Easements implied by necessity are used when a parcel of land that was previously in common ownership becomes landlocked at the time of the severance of that land and conveyance to another. The parcel must be landlocked, i.e. no way for ingress or egress, at the time of conveyance from common ownership. The requirements are as follows: Conveyance of a portion of land, where, after severance, it is necessary to have an easement in order to have access to the land. In this case, there is an implied right-of-way created. It cannot be based on convenience only, but there has to be a degree of necessity in order to establish the right-of-way across the grantor’s land. For example, say you own 20 acres of land, and only one side of that land accesses the main state road. If you sell 10 acres that then prevents access to the main state road, there can be an easement implied by necessity because you have no way out of your 10 acres that remain.

Easements implied by prior use require a conveyance from common ownership of a portion of the land, and prior to the conveyance the land was used as if there were an easement appurtenant already in existence.
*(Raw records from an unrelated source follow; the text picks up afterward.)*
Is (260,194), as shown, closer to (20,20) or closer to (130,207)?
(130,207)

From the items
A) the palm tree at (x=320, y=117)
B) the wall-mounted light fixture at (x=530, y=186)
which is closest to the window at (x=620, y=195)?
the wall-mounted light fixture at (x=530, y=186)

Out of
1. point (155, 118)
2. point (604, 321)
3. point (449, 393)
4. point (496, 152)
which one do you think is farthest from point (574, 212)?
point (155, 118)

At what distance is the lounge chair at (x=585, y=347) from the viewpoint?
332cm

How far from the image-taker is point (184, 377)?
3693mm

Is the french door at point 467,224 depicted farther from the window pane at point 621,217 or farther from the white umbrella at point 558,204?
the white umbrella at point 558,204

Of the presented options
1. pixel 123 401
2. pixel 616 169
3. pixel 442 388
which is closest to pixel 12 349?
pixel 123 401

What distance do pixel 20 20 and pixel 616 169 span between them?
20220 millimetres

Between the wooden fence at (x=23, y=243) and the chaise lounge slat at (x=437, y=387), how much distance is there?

There is a requirement of necessity for this easement as well, but the degree of necessity is not as great as the degree needed for an easement implied by necessity. The prior use must be permanent, continuous, and apparent in order to be valid. For example, if you had a waterline running under the land to get to your house, and you sold part of your land that had the waterline under it (but not the part with the house), then you are likely to be able to continue the use of the path because of this type of easement.

Easements Implied From Plat and Easements by Estoppel are similar to one another. They are based on reliance on something in order to purchase a property in most cases. For an easement implied from plat, the basis for the easement is that it was an inducement to someone purchasing the property. For example, if someone purchases a home in a neighborhood, and before they purchase the property, they are shown some map or view of a street or some other part of a communal property that they would be permitted to use.
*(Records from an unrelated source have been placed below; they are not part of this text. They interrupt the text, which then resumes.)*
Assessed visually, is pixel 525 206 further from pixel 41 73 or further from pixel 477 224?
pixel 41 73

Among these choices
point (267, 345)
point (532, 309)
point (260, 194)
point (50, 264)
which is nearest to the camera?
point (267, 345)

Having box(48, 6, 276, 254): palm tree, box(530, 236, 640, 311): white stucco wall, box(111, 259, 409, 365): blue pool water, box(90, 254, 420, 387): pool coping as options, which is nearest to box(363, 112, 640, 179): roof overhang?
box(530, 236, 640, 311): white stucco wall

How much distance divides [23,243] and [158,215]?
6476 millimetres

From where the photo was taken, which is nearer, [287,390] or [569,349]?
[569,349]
Easements by dedication are used when a person or entity dedicates or gives an easement to the public.There are certain requirements for this to be valid, but in sum, the person or entity but expressly dedicate the easement, or do so in a manner that is clear.
Easements by prescription are similar to that of adverse possession in that you are using someone else’s land without permission. The requirements are that the use be adverse, a claim of the right to use the easement such that the owner of the land had notice because of its continuity and because it has not been an interrupted use for at least twenty (20) years.

Additionally, there must be “substantial identity” of the easement that is claimed, meaning that the use is noticeable. An example of this is using a footpath over someone’s land to get to the beach quicker without their permission and they know that you do it, or should know.

Other easements in North Carolina include conservation easements, railroad right-of-way easements, and easements for land covered by water. Some specific examples of the most common easements used in North Carolina are driveway easements, ingress and egress easements, utility easements, sewer easements, and right-of-way easements. These common types fall within one of the larger categories explained above.